Scoring model performance with the solaris python API

This tutorial describes how to run evaluation of a proposal (CSV or .geojson) for a single chip against a ground truth (CSV or .geojson) for the same chip.

CSV Eval


  1. Imports

  2. Load ground truth CSV

  3. Load proposal CSV

  4. Perform evaluation


For this test case we will use the eval submodule within solaris.

# imports
import os
import solaris as sol
from import data_dir
import pandas as pd  # just for visualizing the outputs

Load ground truth CSV

We will first instantiate an Evaluator() object, which is the core class eval uses for comparing predicted labels to ground truth labels. Evaluator() takes one argument - the path to the CSV or .geojson ground truth label object. It can alternatively accept a pre-loaded GeoDataFrame of ground truth label geometries.

ground_truth_path = os.path.join(data_dir, 'sample_truth.csv')

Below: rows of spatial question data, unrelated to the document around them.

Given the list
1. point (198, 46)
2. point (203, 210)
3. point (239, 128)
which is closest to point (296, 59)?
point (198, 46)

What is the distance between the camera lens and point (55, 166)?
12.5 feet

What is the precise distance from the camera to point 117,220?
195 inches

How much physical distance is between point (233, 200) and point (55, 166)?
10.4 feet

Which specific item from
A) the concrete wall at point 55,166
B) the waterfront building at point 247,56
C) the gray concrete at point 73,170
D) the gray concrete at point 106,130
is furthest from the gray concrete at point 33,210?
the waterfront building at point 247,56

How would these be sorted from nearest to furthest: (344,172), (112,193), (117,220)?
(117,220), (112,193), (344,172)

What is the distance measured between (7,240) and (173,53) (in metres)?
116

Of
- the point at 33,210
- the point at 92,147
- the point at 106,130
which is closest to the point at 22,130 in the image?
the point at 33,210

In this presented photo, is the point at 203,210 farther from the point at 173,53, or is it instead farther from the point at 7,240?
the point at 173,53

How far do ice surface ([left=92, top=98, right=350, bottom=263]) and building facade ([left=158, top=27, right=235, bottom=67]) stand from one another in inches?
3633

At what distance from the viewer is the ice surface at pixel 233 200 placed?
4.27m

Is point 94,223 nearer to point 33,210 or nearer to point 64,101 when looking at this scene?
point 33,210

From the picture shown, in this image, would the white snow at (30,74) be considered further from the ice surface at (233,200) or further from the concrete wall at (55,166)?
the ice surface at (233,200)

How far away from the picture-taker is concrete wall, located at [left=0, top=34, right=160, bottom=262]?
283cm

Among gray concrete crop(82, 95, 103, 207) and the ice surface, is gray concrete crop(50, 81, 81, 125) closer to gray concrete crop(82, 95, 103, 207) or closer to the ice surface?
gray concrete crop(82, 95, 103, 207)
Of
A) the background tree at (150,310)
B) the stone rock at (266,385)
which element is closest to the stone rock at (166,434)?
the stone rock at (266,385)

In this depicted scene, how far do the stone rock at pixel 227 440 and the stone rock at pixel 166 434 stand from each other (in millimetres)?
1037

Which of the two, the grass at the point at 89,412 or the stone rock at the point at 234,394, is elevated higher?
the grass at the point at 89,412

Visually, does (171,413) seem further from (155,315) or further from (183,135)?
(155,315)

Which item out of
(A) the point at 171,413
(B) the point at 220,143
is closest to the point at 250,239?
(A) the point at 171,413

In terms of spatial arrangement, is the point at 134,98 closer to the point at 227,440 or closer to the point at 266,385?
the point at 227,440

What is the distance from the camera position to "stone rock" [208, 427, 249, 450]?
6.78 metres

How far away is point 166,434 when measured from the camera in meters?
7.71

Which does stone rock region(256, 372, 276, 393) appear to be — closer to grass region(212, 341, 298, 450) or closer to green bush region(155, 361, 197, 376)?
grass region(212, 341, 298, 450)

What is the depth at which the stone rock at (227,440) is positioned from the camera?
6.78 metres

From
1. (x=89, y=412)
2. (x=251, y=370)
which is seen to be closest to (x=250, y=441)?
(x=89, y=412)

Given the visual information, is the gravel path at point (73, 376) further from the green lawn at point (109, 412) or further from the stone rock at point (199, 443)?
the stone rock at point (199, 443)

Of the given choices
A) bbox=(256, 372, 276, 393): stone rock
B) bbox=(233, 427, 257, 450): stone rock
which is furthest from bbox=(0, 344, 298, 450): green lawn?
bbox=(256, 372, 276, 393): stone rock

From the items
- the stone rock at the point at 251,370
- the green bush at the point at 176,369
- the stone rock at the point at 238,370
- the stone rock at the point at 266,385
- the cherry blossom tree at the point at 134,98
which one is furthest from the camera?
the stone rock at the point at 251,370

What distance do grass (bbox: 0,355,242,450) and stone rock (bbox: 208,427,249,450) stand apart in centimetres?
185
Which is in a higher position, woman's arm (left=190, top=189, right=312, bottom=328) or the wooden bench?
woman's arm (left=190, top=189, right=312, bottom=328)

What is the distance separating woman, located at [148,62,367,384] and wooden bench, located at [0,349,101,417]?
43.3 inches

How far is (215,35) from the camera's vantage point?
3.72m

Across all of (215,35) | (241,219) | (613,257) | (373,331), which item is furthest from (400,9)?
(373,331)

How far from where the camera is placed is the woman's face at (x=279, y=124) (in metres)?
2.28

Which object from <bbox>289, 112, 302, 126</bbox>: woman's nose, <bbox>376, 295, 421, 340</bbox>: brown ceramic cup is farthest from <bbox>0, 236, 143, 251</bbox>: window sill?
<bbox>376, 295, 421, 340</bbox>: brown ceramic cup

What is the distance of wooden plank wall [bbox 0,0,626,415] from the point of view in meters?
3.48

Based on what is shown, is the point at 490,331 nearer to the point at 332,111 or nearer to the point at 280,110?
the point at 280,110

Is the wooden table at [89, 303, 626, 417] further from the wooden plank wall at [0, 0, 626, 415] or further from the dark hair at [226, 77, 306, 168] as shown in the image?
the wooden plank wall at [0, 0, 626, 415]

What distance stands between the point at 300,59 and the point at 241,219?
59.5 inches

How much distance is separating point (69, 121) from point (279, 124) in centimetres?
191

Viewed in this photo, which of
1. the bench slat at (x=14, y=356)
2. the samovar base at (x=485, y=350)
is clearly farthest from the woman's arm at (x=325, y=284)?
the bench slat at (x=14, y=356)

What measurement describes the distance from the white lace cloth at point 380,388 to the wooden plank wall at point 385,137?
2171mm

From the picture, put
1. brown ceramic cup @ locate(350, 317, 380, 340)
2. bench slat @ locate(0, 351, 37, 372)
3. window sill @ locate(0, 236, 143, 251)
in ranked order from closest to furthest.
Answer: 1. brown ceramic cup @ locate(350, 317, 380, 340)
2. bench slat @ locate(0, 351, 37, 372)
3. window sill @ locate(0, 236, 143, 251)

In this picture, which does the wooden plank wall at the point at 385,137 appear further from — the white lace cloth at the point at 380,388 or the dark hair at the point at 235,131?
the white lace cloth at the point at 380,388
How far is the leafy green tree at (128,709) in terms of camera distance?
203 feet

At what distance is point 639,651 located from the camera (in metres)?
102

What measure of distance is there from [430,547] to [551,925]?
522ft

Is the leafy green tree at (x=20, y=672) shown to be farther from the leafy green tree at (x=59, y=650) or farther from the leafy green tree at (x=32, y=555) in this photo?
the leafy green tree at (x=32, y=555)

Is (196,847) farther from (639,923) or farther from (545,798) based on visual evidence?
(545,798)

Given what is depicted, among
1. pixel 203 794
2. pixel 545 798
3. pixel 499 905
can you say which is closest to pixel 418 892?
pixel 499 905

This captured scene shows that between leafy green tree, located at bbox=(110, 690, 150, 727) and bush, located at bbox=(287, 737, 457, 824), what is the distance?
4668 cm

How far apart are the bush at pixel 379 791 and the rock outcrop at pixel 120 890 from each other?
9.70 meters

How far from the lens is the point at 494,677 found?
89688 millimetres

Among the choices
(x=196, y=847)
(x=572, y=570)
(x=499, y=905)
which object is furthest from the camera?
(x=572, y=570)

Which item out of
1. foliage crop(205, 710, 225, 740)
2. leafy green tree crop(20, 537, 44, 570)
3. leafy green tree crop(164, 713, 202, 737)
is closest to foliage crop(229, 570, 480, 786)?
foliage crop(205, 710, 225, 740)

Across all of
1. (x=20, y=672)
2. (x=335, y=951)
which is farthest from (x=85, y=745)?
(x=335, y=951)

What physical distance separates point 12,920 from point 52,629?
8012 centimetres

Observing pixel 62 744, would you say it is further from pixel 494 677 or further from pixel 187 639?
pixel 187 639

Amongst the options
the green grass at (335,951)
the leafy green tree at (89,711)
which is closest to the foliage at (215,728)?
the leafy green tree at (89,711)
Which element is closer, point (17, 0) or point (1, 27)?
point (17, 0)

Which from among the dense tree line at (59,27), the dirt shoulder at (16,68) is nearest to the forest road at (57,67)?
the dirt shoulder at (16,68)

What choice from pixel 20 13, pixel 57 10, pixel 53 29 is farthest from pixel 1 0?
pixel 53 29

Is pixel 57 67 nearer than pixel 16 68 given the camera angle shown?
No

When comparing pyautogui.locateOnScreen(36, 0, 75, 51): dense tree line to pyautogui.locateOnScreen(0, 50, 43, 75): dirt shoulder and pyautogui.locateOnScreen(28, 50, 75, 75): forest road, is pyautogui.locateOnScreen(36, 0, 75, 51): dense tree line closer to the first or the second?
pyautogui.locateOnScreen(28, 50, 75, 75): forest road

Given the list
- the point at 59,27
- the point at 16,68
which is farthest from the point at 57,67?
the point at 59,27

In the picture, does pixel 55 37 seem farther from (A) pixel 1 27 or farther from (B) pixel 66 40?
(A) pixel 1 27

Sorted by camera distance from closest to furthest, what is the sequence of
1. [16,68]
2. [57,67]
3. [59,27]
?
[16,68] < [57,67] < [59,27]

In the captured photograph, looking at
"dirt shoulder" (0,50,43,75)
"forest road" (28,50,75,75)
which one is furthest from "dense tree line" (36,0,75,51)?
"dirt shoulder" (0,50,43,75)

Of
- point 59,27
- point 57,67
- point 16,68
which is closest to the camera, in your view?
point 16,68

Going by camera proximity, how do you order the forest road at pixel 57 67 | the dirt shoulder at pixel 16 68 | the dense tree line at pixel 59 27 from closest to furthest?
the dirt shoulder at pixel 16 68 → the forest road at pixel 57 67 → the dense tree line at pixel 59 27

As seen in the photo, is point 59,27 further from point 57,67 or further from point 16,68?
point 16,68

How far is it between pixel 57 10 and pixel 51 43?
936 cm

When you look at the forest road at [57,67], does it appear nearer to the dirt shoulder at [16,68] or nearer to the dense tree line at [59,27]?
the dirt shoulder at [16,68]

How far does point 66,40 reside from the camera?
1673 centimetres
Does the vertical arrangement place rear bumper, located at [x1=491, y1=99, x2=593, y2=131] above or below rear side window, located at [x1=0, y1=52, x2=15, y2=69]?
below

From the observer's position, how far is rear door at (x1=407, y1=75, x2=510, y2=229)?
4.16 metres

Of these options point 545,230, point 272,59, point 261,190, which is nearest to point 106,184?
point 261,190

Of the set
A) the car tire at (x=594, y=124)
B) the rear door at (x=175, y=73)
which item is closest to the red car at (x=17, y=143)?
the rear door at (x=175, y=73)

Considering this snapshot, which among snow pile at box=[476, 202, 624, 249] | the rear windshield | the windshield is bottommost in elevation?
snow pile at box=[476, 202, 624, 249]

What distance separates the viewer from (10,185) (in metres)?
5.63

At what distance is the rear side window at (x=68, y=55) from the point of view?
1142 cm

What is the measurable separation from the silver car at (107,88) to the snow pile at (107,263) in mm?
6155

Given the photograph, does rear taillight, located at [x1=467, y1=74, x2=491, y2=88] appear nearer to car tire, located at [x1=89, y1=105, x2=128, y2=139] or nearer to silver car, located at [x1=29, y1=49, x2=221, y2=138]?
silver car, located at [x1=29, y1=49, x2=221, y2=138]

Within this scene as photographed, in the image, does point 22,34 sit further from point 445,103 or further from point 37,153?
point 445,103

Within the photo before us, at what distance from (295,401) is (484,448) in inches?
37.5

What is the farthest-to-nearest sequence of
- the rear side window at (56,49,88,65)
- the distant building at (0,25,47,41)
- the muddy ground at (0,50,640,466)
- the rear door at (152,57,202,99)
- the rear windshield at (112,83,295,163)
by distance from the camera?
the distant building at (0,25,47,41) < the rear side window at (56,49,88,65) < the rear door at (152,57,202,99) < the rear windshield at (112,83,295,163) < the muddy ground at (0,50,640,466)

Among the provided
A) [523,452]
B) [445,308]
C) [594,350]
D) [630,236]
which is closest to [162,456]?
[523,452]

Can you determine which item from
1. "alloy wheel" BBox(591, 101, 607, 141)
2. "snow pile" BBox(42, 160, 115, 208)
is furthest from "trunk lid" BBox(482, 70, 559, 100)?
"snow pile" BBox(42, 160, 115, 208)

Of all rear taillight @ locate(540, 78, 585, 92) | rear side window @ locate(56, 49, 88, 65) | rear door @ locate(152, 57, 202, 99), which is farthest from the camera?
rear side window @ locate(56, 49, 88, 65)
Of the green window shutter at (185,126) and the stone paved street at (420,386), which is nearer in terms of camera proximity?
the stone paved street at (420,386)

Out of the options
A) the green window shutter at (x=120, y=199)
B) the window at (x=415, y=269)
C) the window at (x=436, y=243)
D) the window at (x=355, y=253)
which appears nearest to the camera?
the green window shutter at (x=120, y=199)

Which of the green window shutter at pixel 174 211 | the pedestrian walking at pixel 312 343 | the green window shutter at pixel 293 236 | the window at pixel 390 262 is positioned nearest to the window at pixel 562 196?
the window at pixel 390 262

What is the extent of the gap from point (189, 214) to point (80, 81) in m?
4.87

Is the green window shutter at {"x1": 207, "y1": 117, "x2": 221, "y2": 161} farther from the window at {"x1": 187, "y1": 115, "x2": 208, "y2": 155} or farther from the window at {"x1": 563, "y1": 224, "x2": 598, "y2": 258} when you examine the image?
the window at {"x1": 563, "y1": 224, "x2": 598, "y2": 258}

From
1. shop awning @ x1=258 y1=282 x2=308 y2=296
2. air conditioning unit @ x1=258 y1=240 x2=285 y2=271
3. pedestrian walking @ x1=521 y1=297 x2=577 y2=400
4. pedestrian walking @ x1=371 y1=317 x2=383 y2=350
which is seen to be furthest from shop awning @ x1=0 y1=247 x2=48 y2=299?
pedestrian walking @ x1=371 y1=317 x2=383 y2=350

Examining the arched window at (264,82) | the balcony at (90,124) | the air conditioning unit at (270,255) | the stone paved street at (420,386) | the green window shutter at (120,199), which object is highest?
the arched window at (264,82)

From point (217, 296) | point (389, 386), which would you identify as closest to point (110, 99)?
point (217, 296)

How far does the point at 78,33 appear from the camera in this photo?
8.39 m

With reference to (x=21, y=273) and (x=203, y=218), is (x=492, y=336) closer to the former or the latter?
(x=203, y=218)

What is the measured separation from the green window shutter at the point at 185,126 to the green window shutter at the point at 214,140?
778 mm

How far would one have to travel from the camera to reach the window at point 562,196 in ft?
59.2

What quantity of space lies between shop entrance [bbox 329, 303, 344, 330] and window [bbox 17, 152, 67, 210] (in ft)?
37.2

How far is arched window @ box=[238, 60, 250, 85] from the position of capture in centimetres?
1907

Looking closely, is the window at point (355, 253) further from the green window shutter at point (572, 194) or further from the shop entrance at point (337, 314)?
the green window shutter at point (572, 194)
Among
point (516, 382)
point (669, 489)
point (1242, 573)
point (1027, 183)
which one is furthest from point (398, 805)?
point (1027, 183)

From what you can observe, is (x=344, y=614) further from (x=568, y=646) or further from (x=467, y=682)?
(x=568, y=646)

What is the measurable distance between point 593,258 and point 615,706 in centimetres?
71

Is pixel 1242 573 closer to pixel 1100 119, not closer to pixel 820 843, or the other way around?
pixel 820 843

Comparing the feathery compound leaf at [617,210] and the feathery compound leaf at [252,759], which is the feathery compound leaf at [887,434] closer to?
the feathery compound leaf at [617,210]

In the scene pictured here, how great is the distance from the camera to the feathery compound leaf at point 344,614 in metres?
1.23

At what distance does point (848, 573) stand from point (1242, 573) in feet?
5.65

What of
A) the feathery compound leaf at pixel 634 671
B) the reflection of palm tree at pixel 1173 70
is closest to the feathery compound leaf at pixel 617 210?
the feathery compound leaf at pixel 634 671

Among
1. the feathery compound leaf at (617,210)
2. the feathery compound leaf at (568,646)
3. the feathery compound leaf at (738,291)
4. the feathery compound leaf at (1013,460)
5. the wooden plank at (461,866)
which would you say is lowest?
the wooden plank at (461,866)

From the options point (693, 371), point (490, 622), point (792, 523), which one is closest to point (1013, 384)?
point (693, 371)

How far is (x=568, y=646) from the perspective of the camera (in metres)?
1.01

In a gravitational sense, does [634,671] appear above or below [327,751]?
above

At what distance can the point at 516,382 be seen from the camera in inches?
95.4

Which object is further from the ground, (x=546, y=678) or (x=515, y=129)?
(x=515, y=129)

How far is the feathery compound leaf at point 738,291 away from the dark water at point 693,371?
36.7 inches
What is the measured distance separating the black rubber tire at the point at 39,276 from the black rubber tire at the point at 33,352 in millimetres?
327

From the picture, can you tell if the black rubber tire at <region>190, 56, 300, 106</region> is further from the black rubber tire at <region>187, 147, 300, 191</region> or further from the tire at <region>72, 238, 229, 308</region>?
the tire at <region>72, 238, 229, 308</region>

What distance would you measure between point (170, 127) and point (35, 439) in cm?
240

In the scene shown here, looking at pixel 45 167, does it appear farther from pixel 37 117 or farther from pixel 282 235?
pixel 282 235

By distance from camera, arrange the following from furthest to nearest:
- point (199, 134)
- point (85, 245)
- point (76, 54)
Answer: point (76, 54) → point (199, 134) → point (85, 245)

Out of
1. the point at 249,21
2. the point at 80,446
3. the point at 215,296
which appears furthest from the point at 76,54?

evaluator = sol.eval.base.Evaluator(ground_truth_path)
Evaluator sample_truth.csv

At this point, evaluator has the following attributes:

  • ground_truth_fname: the filename corresponding to the ground truth data. This is simply 'GeoDataFrame' if a GDF was passed during instantiation.

  • ground_truth_GDF: GeoDataFrame-formatted geometries for the ground truth polygon labels.

  • ground_truth_GDF_Edit: A deep copy of eval_object.ground_truth_GDF which is edited during the process of matching ground truth label polygons to proposals.

  • ground_truth_sindex: The RTree/libspatialindex spatial index for rapid spatial referencing.

  • proposal_GDF: An empty GeoDataFrame instantiated to hold proposals later.

Load proposal CSV

Next we will load in the proposal CSV file. Note that the proposalCSV flag must be set to true for CSV data. If the CSV contains confidence column(s) that indicate confidence in proprosals, the name(s) of the column(s) should be passed as a list of strings with the conf_field_list argument; because no such column exists in this case, we will simply pass conf_field_list=[]. There are additional arguments available (see the method documentation) which can be used for multi-class problems; those will be covered in another recipe. The defaults suffice for single-class problems.

proposals_path = os.path.join(data_dir, 'sample_preds.csv')
evaluator.load_proposal(proposals_path, proposalCSV=True, conf_field_list=[])

Perform evaluation

Evaluation iteratively steps through the proposal polygons in eval_object.proposal_GDF and determines if any of the polygons in eval_object.ground_truth_GDF_Edit have IoU overlap > miniou (see the method documentation) with that proposed polygon. If one does, that proposal polygon is scored as a true positive. The matched ground truth polygon with the highest IoU (in case multiple had IoU > miniou) is removed from eval_object.ground_truth_GDF_Edit so it cannot be matched against another proposal. If no ground truth polygon matches with IoU > miniou, that proposal polygon is scored as a false positive. After iterating through all proposal polygons, any remaining ground truth polygons in eval_object.ground_truth_GDF_Edit are scored as false negatives.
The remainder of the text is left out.